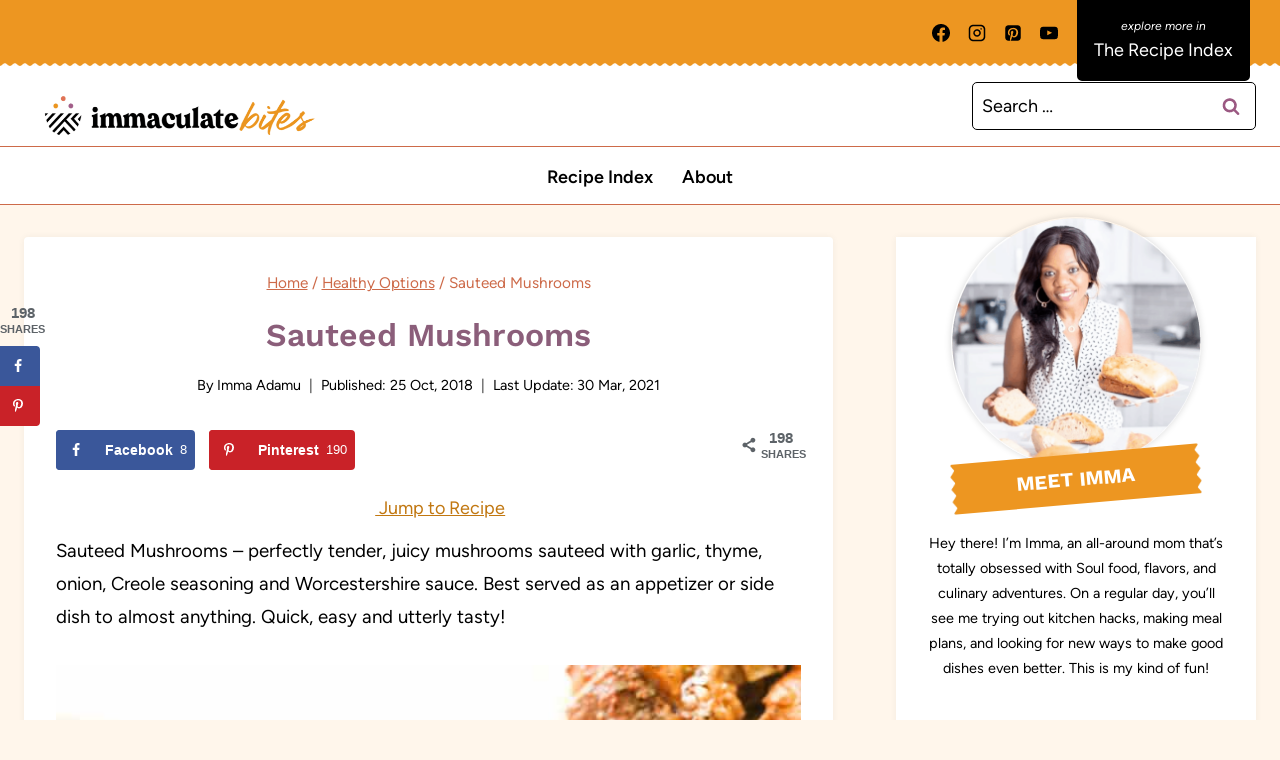

--- FILE ---
content_type: image/svg+xml
request_url: https://www.africanbites.com/wp-content/themes/once-coupled-immaculate-bites/assets/images/recipe-bg.svg
body_size: 921
content:
<svg height="170.646" viewBox="0 0 315.389 170.646" width="315.389" xmlns="http://www.w3.org/2000/svg"><g fill="#fff" opacity=".052" transform="matrix(-.087 .996 -.996 -.087 715.455 -120.085)"><path d="m210.856 469.961c.059-15.945 13.516-30.789 29.568-33.847 17.2-3.275 34.837 9.793 36.6 27.163a14.768 14.768 0 0 1 -.121 4.507 45.476 45.476 0 0 1 -20.424 29.229c-5.794 3.7-13.844 4.581-21.022 5.83-5.257.912-9.807-2.113-13.39-6.015-7.283-7.928-10.316-17.599-11.211-26.867zm29.2 8.356c3.051-2.93 5.882-5.659 8.724-8.375 2.026-1.935 3.465-4.148 1.665-6.846-1.928-2.892-4.889-3.006-7.656-1.56-5.563 2.911-9.251 7.786-2.73 16.781z" transform="translate(58.942 70.066)"/><path d="m214.959 423.588c14.711.406 26.123 13.746 23.907 27.992a13.389 13.389 0 0 1 -1.078 3.949c-4.241 8.4-17.89 19.695-30.948 16.007-13.267-3.745-21.775-19.493-17.615-32.624 2.791-8.812 17.233-15.812 25.734-15.324z" transform="translate(27.749 53.509)"/><path d="m190.008 492.951c-7.71-.943-12.638-2.84-15.257-8.033-2.636-5.217-1.453-10.363 2.584-14.331a46.355 46.355 0 0 1 23.86-12.713c6.278-1.216 13.428 4.735 15.437 11.707 1.874 6.5-1.218 14.748-7.58 17.382-6.722 2.782-13.919 4.421-19.044 5.988z" transform="translate(7.379 100.453)"/><path d="m195.519 444.647c-11.776-.966-20.659-6.54-22.9-18.042-1.064-5.462.114-10.413 4.88-13.877 5.053-3.676 10.344-3.633 15.838-.836 2.538 1.289 5.281 2.175 7.926 3.251 7.169 2.918 10.98 9.529 9.608 16.646a15.515 15.515 0 0 1 -15.352 12.858z" transform="translate(5.887 34.692)"/><path d="m251.508 489.1c-.672 4.037-.945 8.192-2.1 12.084-2.052 6.9-8.705 10.676-16.1 9.7-6.473-.848-11.054-6.226-11.491-13.419-.164-2.729-.513-5.447-.634-8.178-.446-10.021 5.846-17.152 15.05-17.125 8.987.026 15.247 7.09 15.275 16.938z" transform="translate(73.1 120.314)"/><path d="m227.961 483.82c.093 8.591-7.765 19.467-15.572 21.554-8.712 2.327-16.791-4.595-14.9-13.438a57.853 57.853 0 0 1 6.1-15.539c3.013-5.464 9.4-7.25 15.43-5.383 5.589 1.731 8.873 6.433 8.942 12.806z" transform="translate(40.185 117.751)"/><path d="m255.91 393.7c.059 9.441-6.511 16.382-15.7 16.584-8.912.195-15.843-6.974-15.879-16.418a16.034 16.034 0 0 1 16.245-16.187c8.579.012 15.277 7.012 15.334 16.021z" transform="translate(34.591 18.018)"/><path d="m209.89 525.995c.017 9.74-6.245 16.3-15.61 16.356-9.166.05-15.378-6.212-15.418-15.549-.043-9.444 6.6-16.363 15.77-16.418s15.239 6.162 15.258 15.611z" transform="translate(63.19 151.946)"/><path d="m193.845 416.589c-9.211-.05-15.074-6.231-14.979-15.793.1-9.681 6.494-16.2 15.865-16.159 8.983.04 15.288 6.656 15.138 15.884-.154 9.559-6.694 16.115-16.024 16.068z" transform="translate(14.969)"/><path d="m183.392 438.6c3.852.824 7.929 1.111 11.5 2.6 5.419 2.249 8.4 9.159 7.371 15.186-1.042 6.077-6.077 11.151-12.248 11.54-7.592.48-14.307-1.52-19.044-8.161-6.459-9.049-2.049-19.175 9.042-20.476 1.085-.126 2.182-.169 3.275-.252z" transform="translate(0 74.172)"/><path d="m247.943 428.613c.093 8.112-7.133 16.959-14.6 18.431a9.541 9.541 0 0 1 -11.472-7.418c-.9-3.617-2.638-7.1-3.063-10.745-.969-8.342 2.4-12.077 10.814-12.9 7.729-.757 16.188 4.127 17.876 10.348.245.916.366 1.871.445 2.284z" transform="translate(69.646 42.976)"/></g></svg>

□ □ □ □ □

PROBLEM →
Exactly what appears in the records above must be returned, apart from the pictures.

RESULT →
--- FILE ---
content_type: image/svg+xml
request_url: https://www.africanbites.com/wp-content/themes/once-coupled-immaculate-bites/assets/images/recipe-bg.svg
body_size: 921
content:
<svg height="170.646" viewBox="0 0 315.389 170.646" width="315.389" xmlns="http://www.w3.org/2000/svg"><g fill="#fff" opacity=".052" transform="matrix(-.087 .996 -.996 -.087 715.455 -120.085)"><path d="m210.856 469.961c.059-15.945 13.516-30.789 29.568-33.847 17.2-3.275 34.837 9.793 36.6 27.163a14.768 14.768 0 0 1 -.121 4.507 45.476 45.476 0 0 1 -20.424 29.229c-5.794 3.7-13.844 4.581-21.022 5.83-5.257.912-9.807-2.113-13.39-6.015-7.283-7.928-10.316-17.599-11.211-26.867zm29.2 8.356c3.051-2.93 5.882-5.659 8.724-8.375 2.026-1.935 3.465-4.148 1.665-6.846-1.928-2.892-4.889-3.006-7.656-1.56-5.563 2.911-9.251 7.786-2.73 16.781z" transform="translate(58.942 70.066)"/><path d="m214.959 423.588c14.711.406 26.123 13.746 23.907 27.992a13.389 13.389 0 0 1 -1.078 3.949c-4.241 8.4-17.89 19.695-30.948 16.007-13.267-3.745-21.775-19.493-17.615-32.624 2.791-8.812 17.233-15.812 25.734-15.324z" transform="translate(27.749 53.509)"/><path d="m190.008 492.951c-7.71-.943-12.638-2.84-15.257-8.033-2.636-5.217-1.453-10.363 2.584-14.331a46.355 46.355 0 0 1 23.86-12.713c6.278-1.216 13.428 4.735 15.437 11.707 1.874 6.5-1.218 14.748-7.58 17.382-6.722 2.782-13.919 4.421-19.044 5.988z" transform="translate(7.379 100.453)"/><path d="m195.519 444.647c-11.776-.966-20.659-6.54-22.9-18.042-1.064-5.462.114-10.413 4.88-13.877 5.053-3.676 10.344-3.633 15.838-.836 2.538 1.289 5.281 2.175 7.926 3.251 7.169 2.918 10.98 9.529 9.608 16.646a15.515 15.515 0 0 1 -15.352 12.858z" transform="translate(5.887 34.692)"/><path d="m251.508 489.1c-.672 4.037-.945 8.192-2.1 12.084-2.052 6.9-8.705 10.676-16.1 9.7-6.473-.848-11.054-6.226-11.491-13.419-.164-2.729-.513-5.447-.634-8.178-.446-10.021 5.846-17.152 15.05-17.125 8.987.026 15.247 7.09 15.275 16.938z" transform="translate(73.1 120.314)"/><path d="m227.961 483.82c.093 8.591-7.765 19.467-15.572 21.554-8.712 2.327-16.791-4.595-14.9-13.438a57.853 57.853 0 0 1 6.1-15.539c3.013-5.464 9.4-7.25 15.43-5.383 5.589 1.731 8.873 6.433 8.942 12.806z" transform="translate(40.185 117.751)"/><path d="m255.91 393.7c.059 9.441-6.511 16.382-15.7 16.584-8.912.195-15.843-6.974-15.879-16.418a16.034 16.034 0 0 1 16.245-16.187c8.579.012 15.277 7.012 15.334 16.021z" transform="translate(34.591 18.018)"/><path d="m209.89 525.995c.017 9.74-6.245 16.3-15.61 16.356-9.166.05-15.378-6.212-15.418-15.549-.043-9.444 6.6-16.363 15.77-16.418s15.239 6.162 15.258 15.611z" transform="translate(63.19 151.946)"/><path d="m193.845 416.589c-9.211-.05-15.074-6.231-14.979-15.793.1-9.681 6.494-16.2 15.865-16.159 8.983.04 15.288 6.656 15.138 15.884-.154 9.559-6.694 16.115-16.024 16.068z" transform="translate(14.969)"/><path d="m183.392 438.6c3.852.824 7.929 1.111 11.5 2.6 5.419 2.249 8.4 9.159 7.371 15.186-1.042 6.077-6.077 11.151-12.248 11.54-7.592.48-14.307-1.52-19.044-8.161-6.459-9.049-2.049-19.175 9.042-20.476 1.085-.126 2.182-.169 3.275-.252z" transform="translate(0 74.172)"/><path d="m247.943 428.613c.093 8.112-7.133 16.959-14.6 18.431a9.541 9.541 0 0 1 -11.472-7.418c-.9-3.617-2.638-7.1-3.063-10.745-.969-8.342 2.4-12.077 10.814-12.9 7.729-.757 16.188 4.127 17.876 10.348.245.916.366 1.871.445 2.284z" transform="translate(69.646 42.976)"/></g></svg>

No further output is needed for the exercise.